Nick Clegg Tells Lib Dems Not To 'Wash Their Hands' Of Power

Nick Clegg Tells Lib Dems Not To 'Wash Their Hands' Of Power

Nick Clegg has warned Liberal Democrats that voters will not "buy it for a second" if the party tries to "wash our hands" of its time in power with the Conservative Party.

With just seven months to go until the general election, the deputy prime minister told activists and MPs at the Lib Dem conference in Glasgow on Wednesday that there was no use pretending they had not been key players in the government for the last five years.

"They know we’ve been in government for this parliament and we’re not suddenly going to pretend that it had nothing to do with us.
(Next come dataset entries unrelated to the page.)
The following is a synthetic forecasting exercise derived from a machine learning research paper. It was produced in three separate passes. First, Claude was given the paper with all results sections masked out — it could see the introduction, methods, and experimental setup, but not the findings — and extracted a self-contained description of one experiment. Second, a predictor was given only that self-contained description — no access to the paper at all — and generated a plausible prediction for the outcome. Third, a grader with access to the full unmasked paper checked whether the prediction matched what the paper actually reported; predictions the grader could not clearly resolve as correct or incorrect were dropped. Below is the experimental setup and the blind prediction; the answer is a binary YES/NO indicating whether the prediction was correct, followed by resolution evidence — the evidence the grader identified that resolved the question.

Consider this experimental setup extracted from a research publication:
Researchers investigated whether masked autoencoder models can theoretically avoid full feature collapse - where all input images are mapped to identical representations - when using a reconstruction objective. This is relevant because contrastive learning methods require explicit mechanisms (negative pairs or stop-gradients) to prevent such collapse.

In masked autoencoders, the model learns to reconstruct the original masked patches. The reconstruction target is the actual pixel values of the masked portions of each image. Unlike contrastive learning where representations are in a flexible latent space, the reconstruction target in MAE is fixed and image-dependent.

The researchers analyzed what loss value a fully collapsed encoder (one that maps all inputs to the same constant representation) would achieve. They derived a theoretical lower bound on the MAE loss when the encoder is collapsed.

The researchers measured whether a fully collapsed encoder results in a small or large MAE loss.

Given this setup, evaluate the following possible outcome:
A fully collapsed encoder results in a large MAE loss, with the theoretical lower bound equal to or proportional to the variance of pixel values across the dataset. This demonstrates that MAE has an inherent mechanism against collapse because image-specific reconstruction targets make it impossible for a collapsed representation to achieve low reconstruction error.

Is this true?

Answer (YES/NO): YES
I will not, no matter how much anyone goads me to do it, seek to distance us from the achievements of this government, because it would only play into the hands of those who say we should never have been in government at all," he said.
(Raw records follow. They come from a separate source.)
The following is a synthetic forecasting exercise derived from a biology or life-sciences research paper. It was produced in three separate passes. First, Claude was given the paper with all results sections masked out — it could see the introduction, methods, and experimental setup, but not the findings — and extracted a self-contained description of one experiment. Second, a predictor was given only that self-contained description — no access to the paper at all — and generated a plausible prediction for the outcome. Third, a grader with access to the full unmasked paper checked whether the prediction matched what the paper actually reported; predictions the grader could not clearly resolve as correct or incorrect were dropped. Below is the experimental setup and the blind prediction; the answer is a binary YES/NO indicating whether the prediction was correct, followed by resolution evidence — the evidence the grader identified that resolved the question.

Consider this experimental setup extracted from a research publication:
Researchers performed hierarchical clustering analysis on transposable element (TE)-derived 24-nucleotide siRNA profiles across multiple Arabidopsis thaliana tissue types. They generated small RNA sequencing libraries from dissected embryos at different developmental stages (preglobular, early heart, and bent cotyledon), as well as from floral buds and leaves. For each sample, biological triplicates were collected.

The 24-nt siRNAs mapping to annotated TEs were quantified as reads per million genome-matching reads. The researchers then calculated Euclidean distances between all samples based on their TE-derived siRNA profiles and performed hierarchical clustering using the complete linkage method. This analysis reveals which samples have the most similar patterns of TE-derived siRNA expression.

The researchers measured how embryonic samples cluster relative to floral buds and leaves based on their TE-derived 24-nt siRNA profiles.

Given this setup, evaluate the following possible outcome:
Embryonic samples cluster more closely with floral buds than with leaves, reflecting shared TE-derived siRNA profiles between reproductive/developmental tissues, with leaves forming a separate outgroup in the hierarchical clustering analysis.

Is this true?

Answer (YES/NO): NO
"Say what you will about the Liberal Democrats. We may no longer be untainted, as we were by the freedom of opposition. I may no longer be the fresh faced outsider. But we still stand for a different kind of politics."

There is wide degree of expectation that this will be Clegg's last conference speech as Lib Dem leader, whatever the result of the next election. There is no chance that the potential successors will try to usurp him before 7 May, instead they are waiting in the wings in the belief he will resign once the results are in.

The Lib Dems have been languishing at around 8 per cent in the polls and there is resignation in Glasgow that little can be done to change that. However due to the electoral system, the party is confident it can avoid a total wipeout. The Huffington Post understands internal party polls suggest it will cling on to 30 MPs - down from its current 57. The party is confident it will retain enough clout to be kingmakers in the event of a hung parliament.

In his speech to the party, Clegg said neither the Tories or Labour could be trusted to govern alone and that only the Lib Dems understood the values that voters wanted to see inform policy. He said: "Labour won't defend those values. Even after four years in opposition Labour have nothing to say – or have forgotten to say anything of any value on the economy. The Tories won't either. We heard all we needed to know last week: compassionate conservatism is dead and buried. If the Liberal Democrat voice is marginalised in British politics our country will be meaner, poorer and weaker as a result."

He also pleaded with voters not to judge the party solely on its broken promise not to raise tuition fees. "How will you judge us? By the one policy we couldn't deliver or by the countless policies we did deliver in government," Clegg said.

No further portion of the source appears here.